**Stated goal**: Look below for the line with "Within the list". Extract that line and each one after it through the last, word for word.

**Dataset content**:
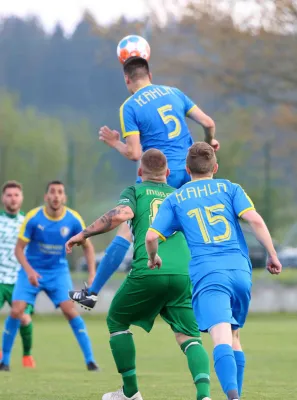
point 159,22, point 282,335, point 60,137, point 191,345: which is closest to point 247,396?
point 191,345

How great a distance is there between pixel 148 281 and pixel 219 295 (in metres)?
1.04

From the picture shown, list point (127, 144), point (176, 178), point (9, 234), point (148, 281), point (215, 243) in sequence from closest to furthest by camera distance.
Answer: point (215, 243), point (148, 281), point (127, 144), point (176, 178), point (9, 234)

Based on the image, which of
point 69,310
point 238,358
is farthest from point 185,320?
point 69,310

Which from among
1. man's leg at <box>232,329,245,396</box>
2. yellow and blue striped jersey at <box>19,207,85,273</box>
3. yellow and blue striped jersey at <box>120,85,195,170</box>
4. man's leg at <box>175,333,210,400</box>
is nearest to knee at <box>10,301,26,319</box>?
yellow and blue striped jersey at <box>19,207,85,273</box>

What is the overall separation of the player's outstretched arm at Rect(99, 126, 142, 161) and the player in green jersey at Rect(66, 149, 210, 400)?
76cm

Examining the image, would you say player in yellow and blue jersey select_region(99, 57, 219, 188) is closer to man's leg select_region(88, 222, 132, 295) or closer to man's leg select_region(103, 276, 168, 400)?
man's leg select_region(88, 222, 132, 295)

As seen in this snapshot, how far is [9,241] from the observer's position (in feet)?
46.1

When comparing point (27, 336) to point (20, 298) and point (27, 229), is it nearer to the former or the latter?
point (20, 298)

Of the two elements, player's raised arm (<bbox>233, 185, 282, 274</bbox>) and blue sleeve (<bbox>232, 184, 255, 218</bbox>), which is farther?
blue sleeve (<bbox>232, 184, 255, 218</bbox>)

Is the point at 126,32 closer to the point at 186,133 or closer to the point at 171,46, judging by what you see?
the point at 171,46

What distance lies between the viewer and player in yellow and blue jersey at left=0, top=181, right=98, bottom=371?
1234 cm

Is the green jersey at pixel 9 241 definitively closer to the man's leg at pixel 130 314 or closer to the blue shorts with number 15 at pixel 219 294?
the man's leg at pixel 130 314

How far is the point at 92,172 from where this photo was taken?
86.2ft

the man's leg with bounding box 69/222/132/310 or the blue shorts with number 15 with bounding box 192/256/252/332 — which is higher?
the man's leg with bounding box 69/222/132/310
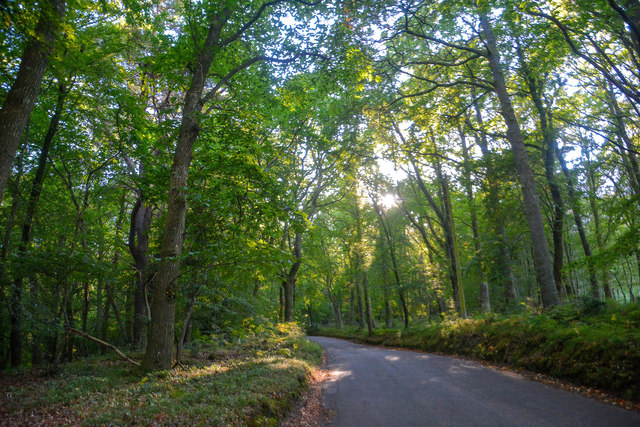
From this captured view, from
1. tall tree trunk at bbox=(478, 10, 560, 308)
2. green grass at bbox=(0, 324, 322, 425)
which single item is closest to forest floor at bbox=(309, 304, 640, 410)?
tall tree trunk at bbox=(478, 10, 560, 308)

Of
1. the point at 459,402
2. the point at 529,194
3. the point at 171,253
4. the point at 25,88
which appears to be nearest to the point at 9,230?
the point at 171,253

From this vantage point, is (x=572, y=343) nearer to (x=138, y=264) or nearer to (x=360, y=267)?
(x=138, y=264)

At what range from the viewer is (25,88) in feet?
18.3

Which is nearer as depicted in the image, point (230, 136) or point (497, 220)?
point (230, 136)

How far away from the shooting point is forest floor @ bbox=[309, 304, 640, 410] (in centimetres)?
574

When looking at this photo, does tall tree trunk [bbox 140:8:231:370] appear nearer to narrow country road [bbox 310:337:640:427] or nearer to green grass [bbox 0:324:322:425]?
green grass [bbox 0:324:322:425]

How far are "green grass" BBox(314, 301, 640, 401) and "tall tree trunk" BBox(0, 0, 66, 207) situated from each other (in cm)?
1041

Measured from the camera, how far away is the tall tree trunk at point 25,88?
5230mm

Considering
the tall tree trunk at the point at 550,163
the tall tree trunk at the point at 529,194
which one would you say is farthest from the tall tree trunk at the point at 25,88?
the tall tree trunk at the point at 550,163

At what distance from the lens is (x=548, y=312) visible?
32.4ft

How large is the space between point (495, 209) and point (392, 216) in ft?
35.0

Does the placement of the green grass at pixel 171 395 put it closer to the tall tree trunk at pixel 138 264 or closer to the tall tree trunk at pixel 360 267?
the tall tree trunk at pixel 138 264

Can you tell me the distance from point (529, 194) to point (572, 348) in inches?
241

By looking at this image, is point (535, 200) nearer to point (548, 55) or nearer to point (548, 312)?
point (548, 312)
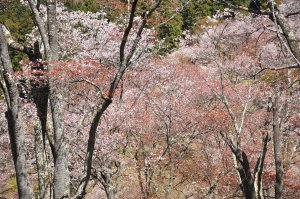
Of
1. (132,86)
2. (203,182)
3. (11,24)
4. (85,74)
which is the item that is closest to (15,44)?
(85,74)

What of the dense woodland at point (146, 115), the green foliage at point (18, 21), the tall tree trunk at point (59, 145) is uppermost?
the green foliage at point (18, 21)

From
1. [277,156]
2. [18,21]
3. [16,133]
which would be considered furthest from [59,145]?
[18,21]

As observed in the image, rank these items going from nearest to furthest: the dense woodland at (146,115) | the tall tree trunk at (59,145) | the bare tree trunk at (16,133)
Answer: the bare tree trunk at (16,133) < the tall tree trunk at (59,145) < the dense woodland at (146,115)

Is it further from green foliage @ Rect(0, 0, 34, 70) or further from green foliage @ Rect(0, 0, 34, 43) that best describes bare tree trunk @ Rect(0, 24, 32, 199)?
green foliage @ Rect(0, 0, 34, 43)

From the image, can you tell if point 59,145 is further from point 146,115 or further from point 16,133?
point 146,115

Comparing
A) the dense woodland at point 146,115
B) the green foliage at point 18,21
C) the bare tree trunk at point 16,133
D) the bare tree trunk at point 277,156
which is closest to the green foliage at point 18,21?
the green foliage at point 18,21

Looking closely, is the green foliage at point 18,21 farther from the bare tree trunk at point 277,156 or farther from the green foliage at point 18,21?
the bare tree trunk at point 277,156

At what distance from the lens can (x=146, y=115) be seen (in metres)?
19.4

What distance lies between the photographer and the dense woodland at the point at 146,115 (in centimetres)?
777

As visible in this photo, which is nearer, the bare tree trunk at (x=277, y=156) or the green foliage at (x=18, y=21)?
the bare tree trunk at (x=277, y=156)

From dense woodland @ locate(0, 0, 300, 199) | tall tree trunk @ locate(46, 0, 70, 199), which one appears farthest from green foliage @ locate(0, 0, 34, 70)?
tall tree trunk @ locate(46, 0, 70, 199)

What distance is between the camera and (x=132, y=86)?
23344 mm

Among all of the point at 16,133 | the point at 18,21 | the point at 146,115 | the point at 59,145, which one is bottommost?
the point at 59,145

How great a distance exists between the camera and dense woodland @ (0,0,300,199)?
7766mm
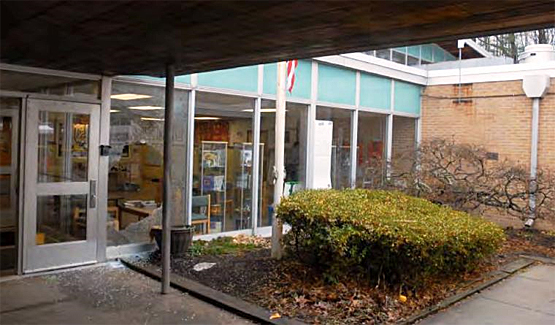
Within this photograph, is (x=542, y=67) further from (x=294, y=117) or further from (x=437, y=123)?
(x=294, y=117)

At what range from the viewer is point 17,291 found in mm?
5477

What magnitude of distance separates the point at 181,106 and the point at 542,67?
8.11 m

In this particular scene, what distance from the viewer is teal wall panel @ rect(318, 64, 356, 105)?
10078mm

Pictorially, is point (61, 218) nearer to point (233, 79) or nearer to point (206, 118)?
point (206, 118)

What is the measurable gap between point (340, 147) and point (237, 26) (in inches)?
276

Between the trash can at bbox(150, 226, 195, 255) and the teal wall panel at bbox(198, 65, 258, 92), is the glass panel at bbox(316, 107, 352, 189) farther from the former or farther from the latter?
the trash can at bbox(150, 226, 195, 255)

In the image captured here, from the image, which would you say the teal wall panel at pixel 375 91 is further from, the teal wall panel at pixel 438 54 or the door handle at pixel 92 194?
the door handle at pixel 92 194

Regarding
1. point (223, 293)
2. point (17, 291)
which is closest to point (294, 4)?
point (223, 293)

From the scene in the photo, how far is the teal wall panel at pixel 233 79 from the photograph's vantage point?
26.5 ft

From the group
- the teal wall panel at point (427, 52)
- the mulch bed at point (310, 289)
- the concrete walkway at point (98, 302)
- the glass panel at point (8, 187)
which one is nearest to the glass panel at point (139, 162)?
the mulch bed at point (310, 289)

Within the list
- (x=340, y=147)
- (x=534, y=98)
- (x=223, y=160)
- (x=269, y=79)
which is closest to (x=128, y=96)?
(x=223, y=160)

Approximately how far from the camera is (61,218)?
21.2 feet

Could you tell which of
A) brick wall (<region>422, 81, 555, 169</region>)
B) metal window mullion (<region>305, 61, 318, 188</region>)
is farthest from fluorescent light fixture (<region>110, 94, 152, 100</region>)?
brick wall (<region>422, 81, 555, 169</region>)

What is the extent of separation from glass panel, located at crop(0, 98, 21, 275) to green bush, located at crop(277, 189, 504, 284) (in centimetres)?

**The answer**:
Within the list
- (x=340, y=147)
- (x=534, y=98)
- (x=223, y=160)
- (x=269, y=79)
which is closest to (x=128, y=96)?
(x=223, y=160)

Approximately how far from the camera is (61,218)?
21.2 feet

Could you tell which of
A) brick wall (<region>422, 81, 555, 169</region>)
B) metal window mullion (<region>305, 61, 318, 188</region>)
is farthest from fluorescent light fixture (<region>110, 94, 152, 100</region>)?
brick wall (<region>422, 81, 555, 169</region>)

What is the extent of separation from glass panel, located at crop(0, 98, 21, 275) to green bush, located at crop(277, 189, 504, 284) (in centimetres)?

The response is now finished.